What you are asked to do: Copy the records below character for character.

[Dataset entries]
--------------------------------------------------
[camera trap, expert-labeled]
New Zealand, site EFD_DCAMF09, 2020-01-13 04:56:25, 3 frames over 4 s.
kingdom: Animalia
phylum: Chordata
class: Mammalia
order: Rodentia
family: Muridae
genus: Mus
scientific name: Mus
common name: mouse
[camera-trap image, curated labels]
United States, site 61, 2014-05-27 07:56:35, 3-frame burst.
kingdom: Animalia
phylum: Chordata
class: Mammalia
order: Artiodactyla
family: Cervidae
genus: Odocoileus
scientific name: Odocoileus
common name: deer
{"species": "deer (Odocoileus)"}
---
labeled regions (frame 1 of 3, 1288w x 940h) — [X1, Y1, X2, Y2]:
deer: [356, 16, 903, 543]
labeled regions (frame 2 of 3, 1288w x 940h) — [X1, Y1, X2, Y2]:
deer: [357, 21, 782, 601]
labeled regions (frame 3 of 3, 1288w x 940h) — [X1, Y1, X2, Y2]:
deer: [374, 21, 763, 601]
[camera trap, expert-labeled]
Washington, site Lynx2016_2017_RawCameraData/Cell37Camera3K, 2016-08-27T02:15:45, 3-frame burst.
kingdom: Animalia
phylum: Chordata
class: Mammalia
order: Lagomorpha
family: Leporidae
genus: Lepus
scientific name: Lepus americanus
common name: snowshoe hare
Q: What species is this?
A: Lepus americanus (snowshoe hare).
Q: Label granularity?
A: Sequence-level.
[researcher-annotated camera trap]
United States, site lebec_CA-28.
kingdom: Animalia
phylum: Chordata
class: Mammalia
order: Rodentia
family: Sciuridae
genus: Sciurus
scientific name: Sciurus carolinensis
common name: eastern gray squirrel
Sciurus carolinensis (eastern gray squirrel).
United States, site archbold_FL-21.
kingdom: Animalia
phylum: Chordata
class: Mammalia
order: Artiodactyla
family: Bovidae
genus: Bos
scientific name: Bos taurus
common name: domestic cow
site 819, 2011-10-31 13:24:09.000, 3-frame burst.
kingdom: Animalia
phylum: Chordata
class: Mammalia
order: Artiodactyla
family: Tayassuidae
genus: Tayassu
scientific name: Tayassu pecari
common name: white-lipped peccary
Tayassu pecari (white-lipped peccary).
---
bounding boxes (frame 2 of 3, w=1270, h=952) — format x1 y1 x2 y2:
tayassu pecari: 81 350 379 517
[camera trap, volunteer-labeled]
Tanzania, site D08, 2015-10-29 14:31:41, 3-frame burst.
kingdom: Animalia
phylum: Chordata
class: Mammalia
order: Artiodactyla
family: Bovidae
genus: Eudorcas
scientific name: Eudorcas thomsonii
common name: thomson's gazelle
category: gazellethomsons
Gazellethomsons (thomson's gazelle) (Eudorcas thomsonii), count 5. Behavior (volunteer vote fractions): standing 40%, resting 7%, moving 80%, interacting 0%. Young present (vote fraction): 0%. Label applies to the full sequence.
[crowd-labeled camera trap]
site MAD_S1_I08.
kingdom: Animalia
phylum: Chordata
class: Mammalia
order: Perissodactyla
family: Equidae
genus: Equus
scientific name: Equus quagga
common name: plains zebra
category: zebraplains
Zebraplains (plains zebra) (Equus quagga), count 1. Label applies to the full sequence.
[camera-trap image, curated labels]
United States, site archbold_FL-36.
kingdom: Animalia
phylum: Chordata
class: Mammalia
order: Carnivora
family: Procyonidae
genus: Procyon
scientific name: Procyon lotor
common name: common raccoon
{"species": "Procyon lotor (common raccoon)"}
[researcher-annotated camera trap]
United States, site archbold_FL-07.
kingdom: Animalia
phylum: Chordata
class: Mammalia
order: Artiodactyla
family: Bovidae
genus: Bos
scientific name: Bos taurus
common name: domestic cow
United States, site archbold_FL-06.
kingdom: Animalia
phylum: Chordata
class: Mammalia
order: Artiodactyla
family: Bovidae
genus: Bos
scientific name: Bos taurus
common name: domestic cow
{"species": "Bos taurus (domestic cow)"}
--------------------------------------------------
Answer to this problem:
[camera trap, expert-labeled]
New Zealand, site EFD_DCAMF09, 2020-01-13 04:56:25, 3 frames over 4 s.
kingdom: Animalia
phylum: Chordata
class: Mammalia
order: Rodentia
family: Muridae
genus: Mus
scientific name: Mus
common name: mouse
[camera-trap image, curated labels]
United States, site 61, 2014-05-27 07:56:35, 3-frame burst.
kingdom: Animalia
phylum: Chordata
class: Mammalia
order: Artiodactyla
family: Cervidae
genus: Odocoileus
scientific name: Odocoileus
common name: deer
{"species": "deer (Odocoileus)"}
---
labeled regions (frame 1 of 3, 1288w x 940h) — [X1, Y1, X2, Y2]:
deer: [356, 16, 903, 543]
labeled regions (frame 2 of 3, 1288w x 940h) — [X1, Y1, X2, Y2]:
deer: [357, 21, 782, 601]
labeled regions (frame 3 of 3, 1288w x 940h) — [X1, Y1, X2, Y2]:
deer: [374, 21, 763, 601]
[camera trap, expert-labeled]
Washington, site Lynx2016_2017_RawCameraData/Cell37Camera3K, 2016-08-27T02:15:45, 3-frame burst.
kingdom: Animalia
phylum: Chordata
class: Mammalia
order: Lagomorpha
family: Leporidae
genus: Lepus
scientific name: Lepus americanus
common name: snowshoe hare
Q: What species is this?
A: Lepus americanus (snowshoe hare).
Q: Label granularity?
A: Sequence-level.
[researcher-annotated camera trap]
United States, site lebec_CA-28.
kingdom: Animalia
phylum: Chordata
class: Mammalia
order: Rodentia
family: Sciuridae
genus: Sciurus
scientific name: Sciurus carolinensis
common name: eastern gray squirrel
Sciurus carolinensis (eastern gray squirrel).
United States, site archbold_FL-21.
kingdom: Animalia
phylum: Chordata
class: Mammalia
order: Artiodactyla
family: Bovidae
genus: Bos
scientific name: Bos taurus
common name: domestic cow
site 819, 2011-10-31 13:24:09.000, 3-frame burst.
kingdom: Animalia
phylum: Chordata
class: Mammalia
order: Artiodactyla
family: Tayassuidae
genus: Tayassu
scientific name: Tayassu pecari
common name: white-lipped peccary
Tayassu pecari (white-lipped peccary).
---
bounding boxes (frame 2 of 3, w=1270, h=952) — format x1 y1 x2 y2:
tayassu pecari: 81 350 379 517
[camera trap, volunteer-labeled]
Tanzania, site D08, 2015-10-29 14:31:41, 3-frame burst.
kingdom: Animalia
phylum: Chordata
class: Mammalia
order: Artiodactyla
family: Bovidae
genus: Eudorcas
scientific name: Eudorcas thomsonii
common name: thomson's gazelle
category: gazellethomsons
Gazellethomsons (thomson's gazelle) (Eudorcas thomsonii), count 5. Behavior (volunteer vote fractions): standing 40%, resting 7%, moving 80%, interacting 0%. Young present (vote fraction): 0%. Label applies to the full sequence.
[crowd-labeled camera trap]
site MAD_S1_I08.
kingdom: Animalia
phylum: Chordata
class: Mammalia
order: Perissodactyla
family: Equidae
genus: Equus
scientific name: Equus quagga
common name: plains zebra
category: zebraplains
Zebraplains (plains zebra) (Equus quagga), count 1. Label applies to the full sequence.
[camera-trap image, curated labels]
United States, site archbold_FL-36.
kingdom: Animalia
phylum: Chordata
class: Mammalia
order: Carnivora
family: Procyonidae
genus: Procyon
scientific name: Procyon lotor
common name: common raccoon
{"species": "Procyon lotor (common raccoon)"}
[researcher-annotated camera trap]
United States, site archbold_FL-07.
kingdom: Animalia
phylum: Chordata
class: Mammalia
order: Artiodactyla
family: Bovidae
genus: Bos
scientific name: Bos taurus
common name: domestic cow
United States, site archbold_FL-06.
kingdom: Animalia
phylum: Chordata
class: Mammalia
order: Artiodactyla
family: Bovidae
genus: Bos
scientific name: Bos taurus
common name: domestic cow
{"species": "Bos taurus (domestic cow)"}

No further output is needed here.